## Given exercise:
Using the records below, copy out exactly the line that contains "What distance do" and every line that follows it, up to and including the last, and no others.

Stored dataset items:
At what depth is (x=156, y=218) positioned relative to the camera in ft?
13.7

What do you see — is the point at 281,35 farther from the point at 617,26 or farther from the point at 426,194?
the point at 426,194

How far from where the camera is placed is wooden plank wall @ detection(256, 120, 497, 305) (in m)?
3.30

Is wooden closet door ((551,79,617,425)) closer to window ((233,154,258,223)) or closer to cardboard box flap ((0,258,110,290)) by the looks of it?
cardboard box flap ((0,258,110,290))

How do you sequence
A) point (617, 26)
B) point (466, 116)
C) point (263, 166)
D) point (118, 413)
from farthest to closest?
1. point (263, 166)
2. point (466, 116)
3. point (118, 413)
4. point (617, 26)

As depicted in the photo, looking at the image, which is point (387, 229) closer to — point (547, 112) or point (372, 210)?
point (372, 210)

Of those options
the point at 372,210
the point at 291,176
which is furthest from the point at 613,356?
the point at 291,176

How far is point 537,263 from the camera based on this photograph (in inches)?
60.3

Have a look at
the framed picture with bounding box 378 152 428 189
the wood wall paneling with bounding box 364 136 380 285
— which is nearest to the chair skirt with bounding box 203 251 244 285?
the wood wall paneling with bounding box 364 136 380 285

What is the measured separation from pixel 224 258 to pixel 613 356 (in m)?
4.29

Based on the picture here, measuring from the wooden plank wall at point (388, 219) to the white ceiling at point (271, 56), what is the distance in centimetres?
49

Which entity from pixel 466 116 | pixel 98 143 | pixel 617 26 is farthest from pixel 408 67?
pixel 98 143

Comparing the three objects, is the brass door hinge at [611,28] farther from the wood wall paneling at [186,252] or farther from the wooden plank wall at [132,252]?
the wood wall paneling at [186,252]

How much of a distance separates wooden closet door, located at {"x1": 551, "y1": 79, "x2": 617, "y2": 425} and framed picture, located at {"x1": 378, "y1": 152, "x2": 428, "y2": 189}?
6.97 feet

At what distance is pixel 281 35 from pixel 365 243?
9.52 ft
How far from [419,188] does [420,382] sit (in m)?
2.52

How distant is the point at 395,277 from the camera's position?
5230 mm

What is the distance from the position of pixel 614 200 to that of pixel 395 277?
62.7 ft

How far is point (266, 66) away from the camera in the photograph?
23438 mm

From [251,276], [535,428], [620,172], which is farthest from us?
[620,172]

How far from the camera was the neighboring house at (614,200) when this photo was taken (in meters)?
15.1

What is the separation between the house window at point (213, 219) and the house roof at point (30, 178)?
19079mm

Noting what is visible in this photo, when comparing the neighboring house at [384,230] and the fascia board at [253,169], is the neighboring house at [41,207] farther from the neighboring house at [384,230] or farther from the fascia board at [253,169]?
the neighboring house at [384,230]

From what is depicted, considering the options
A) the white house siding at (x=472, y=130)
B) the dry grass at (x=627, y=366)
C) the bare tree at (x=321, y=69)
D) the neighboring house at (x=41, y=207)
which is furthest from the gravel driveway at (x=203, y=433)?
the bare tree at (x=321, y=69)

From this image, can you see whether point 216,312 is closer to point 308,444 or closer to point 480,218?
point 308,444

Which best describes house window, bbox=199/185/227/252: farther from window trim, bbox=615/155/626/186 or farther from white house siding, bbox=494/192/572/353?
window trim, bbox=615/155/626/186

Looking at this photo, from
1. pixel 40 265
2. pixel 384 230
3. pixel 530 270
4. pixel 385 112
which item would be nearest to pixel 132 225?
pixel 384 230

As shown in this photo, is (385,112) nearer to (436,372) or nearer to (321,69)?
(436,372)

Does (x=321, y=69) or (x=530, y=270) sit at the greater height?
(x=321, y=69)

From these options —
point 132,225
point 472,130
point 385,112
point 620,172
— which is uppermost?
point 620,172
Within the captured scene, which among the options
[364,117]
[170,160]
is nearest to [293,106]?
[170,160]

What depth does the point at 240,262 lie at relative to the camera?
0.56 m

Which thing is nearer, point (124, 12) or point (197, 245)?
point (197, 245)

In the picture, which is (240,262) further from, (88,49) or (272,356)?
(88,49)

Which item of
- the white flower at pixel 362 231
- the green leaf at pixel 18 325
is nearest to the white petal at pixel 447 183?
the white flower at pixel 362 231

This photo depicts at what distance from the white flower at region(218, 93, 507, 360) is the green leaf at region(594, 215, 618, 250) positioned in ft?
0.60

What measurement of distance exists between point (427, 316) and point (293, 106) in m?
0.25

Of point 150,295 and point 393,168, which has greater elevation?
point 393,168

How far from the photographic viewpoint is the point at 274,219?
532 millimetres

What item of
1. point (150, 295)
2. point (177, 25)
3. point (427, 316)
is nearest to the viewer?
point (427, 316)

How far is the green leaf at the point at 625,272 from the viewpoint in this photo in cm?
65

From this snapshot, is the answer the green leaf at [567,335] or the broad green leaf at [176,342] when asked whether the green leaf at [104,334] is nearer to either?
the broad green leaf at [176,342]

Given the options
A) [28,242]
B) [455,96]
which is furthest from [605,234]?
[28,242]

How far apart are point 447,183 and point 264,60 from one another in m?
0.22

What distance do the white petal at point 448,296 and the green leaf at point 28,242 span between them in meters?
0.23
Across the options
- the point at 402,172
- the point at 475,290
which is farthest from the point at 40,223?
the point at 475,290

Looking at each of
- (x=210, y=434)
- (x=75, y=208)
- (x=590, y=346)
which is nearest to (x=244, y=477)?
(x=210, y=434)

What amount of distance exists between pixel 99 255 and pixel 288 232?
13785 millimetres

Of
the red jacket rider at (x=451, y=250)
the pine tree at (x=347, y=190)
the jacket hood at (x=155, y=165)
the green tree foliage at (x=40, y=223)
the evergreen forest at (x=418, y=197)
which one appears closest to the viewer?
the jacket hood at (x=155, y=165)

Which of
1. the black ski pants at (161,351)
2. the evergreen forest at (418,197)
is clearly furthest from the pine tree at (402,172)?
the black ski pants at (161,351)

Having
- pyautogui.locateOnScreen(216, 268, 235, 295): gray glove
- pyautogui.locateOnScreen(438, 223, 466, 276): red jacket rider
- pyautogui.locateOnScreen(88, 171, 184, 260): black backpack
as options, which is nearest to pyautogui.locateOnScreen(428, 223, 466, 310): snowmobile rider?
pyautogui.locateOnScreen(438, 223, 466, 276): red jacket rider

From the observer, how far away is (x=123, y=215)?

## Task solution:
What distance do the white petal at point 448,296 and the green leaf at point 28,242 span between them in meters?
0.23
Across the options
- the point at 402,172
- the point at 475,290
which is farthest from the point at 40,223?
the point at 475,290

Looking at each of
- (x=210, y=434)
- (x=75, y=208)
- (x=590, y=346)
which is nearest to (x=244, y=477)?
(x=210, y=434)

What amount of distance exists between pixel 99 255 and pixel 288 232?
13785 millimetres

Of
the red jacket rider at (x=451, y=250)
the pine tree at (x=347, y=190)
the jacket hood at (x=155, y=165)
the green tree foliage at (x=40, y=223)
the evergreen forest at (x=418, y=197)
which one appears closest to the viewer?
the jacket hood at (x=155, y=165)

Which of
1. the black ski pants at (161,351)
2. the evergreen forest at (418,197)
is clearly furthest from the pine tree at (402,172)?
the black ski pants at (161,351)

Having
- pyautogui.locateOnScreen(216, 268, 235, 295): gray glove
- pyautogui.locateOnScreen(438, 223, 466, 276): red jacket rider
- pyautogui.locateOnScreen(88, 171, 184, 260): black backpack
as options, which is nearest to pyautogui.locateOnScreen(428, 223, 466, 310): snowmobile rider?
pyautogui.locateOnScreen(438, 223, 466, 276): red jacket rider

From the observer, how far away is (x=123, y=215)?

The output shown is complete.